**EXERCISE:** Revise the entries below so that "utility pole" becomes "lamp post", leaving every other word unchanged.
* BEGIN DATA TO PROCESS *
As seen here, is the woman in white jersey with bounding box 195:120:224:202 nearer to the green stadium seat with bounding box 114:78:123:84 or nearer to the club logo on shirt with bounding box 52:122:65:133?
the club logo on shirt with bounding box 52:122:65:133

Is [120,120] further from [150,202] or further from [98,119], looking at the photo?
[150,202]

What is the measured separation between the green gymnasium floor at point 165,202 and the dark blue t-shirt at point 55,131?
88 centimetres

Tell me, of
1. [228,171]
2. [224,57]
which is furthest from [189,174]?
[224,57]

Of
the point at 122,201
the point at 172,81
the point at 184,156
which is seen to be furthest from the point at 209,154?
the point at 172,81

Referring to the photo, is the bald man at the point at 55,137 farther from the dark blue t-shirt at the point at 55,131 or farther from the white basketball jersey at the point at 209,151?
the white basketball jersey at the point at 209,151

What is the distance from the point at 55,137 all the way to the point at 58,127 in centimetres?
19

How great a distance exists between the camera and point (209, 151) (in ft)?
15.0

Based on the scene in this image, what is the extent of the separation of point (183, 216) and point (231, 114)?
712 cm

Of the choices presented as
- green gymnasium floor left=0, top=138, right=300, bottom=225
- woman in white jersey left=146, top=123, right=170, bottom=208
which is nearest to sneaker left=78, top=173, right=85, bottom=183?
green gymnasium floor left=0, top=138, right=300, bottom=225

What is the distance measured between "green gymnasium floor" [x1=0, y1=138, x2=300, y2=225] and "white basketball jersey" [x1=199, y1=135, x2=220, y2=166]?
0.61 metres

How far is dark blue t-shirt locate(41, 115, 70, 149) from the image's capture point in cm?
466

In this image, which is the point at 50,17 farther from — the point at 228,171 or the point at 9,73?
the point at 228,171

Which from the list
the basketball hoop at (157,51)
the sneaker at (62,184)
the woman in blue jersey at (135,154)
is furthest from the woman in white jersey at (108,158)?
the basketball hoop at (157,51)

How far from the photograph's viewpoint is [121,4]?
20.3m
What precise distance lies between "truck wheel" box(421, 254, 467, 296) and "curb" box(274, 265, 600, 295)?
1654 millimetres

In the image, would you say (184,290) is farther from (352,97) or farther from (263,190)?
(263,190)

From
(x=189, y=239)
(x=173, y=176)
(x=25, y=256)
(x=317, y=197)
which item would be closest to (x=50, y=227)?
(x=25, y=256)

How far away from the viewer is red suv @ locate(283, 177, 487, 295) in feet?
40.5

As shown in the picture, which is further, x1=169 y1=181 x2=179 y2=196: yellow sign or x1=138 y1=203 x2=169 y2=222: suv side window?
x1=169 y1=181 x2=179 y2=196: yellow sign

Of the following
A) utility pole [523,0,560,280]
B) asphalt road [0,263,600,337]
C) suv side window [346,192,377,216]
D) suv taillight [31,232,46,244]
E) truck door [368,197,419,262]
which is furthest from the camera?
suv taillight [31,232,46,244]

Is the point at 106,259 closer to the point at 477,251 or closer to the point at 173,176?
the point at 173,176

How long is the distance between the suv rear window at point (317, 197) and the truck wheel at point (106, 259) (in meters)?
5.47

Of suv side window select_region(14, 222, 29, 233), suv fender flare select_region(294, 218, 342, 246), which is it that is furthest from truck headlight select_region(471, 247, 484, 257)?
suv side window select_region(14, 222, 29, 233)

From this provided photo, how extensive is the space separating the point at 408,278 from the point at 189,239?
* END DATA TO PROCESS *
**RESPONSE TO THE EXERCISE:**
As seen here, is the woman in white jersey with bounding box 195:120:224:202 nearer to the green stadium seat with bounding box 114:78:123:84 or nearer to the club logo on shirt with bounding box 52:122:65:133?
the club logo on shirt with bounding box 52:122:65:133

Is [120,120] further from [150,202] or further from [98,119], looking at the photo?
[150,202]

What is the measured separation between the green gymnasium floor at point 165,202 and the dark blue t-shirt at point 55,131?
88 centimetres

Tell me, of
1. [228,171]
2. [224,57]
which is furthest from [189,174]?
[224,57]

Of
the point at 122,201
the point at 172,81
the point at 184,156
which is seen to be furthest from the point at 209,154?
the point at 172,81

Referring to the photo, is the bald man at the point at 55,137 farther from the dark blue t-shirt at the point at 55,131 or farther from the white basketball jersey at the point at 209,151?
the white basketball jersey at the point at 209,151

What is the distance from the point at 55,137 all the way to the point at 58,127 in centimetres?
19

How great a distance exists between the camera and point (209, 151) (in ft)?
15.0

Based on the scene in this image, what is the extent of the separation of point (183, 216) and point (231, 114)?
712 cm

Of the choices presented as
- green gymnasium floor left=0, top=138, right=300, bottom=225
- woman in white jersey left=146, top=123, right=170, bottom=208
which is nearest to sneaker left=78, top=173, right=85, bottom=183?
green gymnasium floor left=0, top=138, right=300, bottom=225

What is the distance measured between "green gymnasium floor" [x1=0, y1=138, x2=300, y2=225] and "white basketball jersey" [x1=199, y1=135, x2=220, y2=166]?
0.61 metres

How far is dark blue t-shirt locate(41, 115, 70, 149) from the image's capture point in cm?
466

In this image, which is the point at 50,17 farther from — the point at 228,171 or the point at 9,73?
the point at 228,171

Which from the list
the basketball hoop at (157,51)
the sneaker at (62,184)
the woman in blue jersey at (135,154)
is furthest from the woman in white jersey at (108,158)?
the basketball hoop at (157,51)

How far from the photograph's viewpoint is [121,4]?
20.3m
What precise distance lies between "truck wheel" box(421, 254, 467, 296) and "curb" box(274, 265, 600, 295)?
1654 millimetres

In the image, would you say (184,290) is farther from (352,97) or farther from (263,190)?
(263,190)

From
(x=189, y=239)
(x=173, y=176)
(x=25, y=256)
(x=317, y=197)
which item would be closest to (x=50, y=227)?
(x=25, y=256)

How far away from the viewer is red suv @ locate(283, 177, 487, 295) in feet?
40.5

As shown in the picture, which is further, x1=169 y1=181 x2=179 y2=196: yellow sign or x1=138 y1=203 x2=169 y2=222: suv side window?
x1=169 y1=181 x2=179 y2=196: yellow sign

Of the following
A) lamp post [523,0,560,280]
B) asphalt road [0,263,600,337]
C) suv side window [346,192,377,216]
D) suv taillight [31,232,46,244]
E) truck door [368,197,419,262]
which is furthest from the camera?
suv taillight [31,232,46,244]

Is the point at 106,259 closer to the point at 477,251 or closer to the point at 173,176?
the point at 173,176

How long is the distance between the suv rear window at point (317, 197) and the truck wheel at point (106, 259) (in meters)?
5.47

Of suv side window select_region(14, 222, 29, 233), suv fender flare select_region(294, 218, 342, 246), which is it that is furthest from truck headlight select_region(471, 247, 484, 257)?
suv side window select_region(14, 222, 29, 233)

From this provided photo, how extensive is the space separating the point at 408,278 from the point at 189,239?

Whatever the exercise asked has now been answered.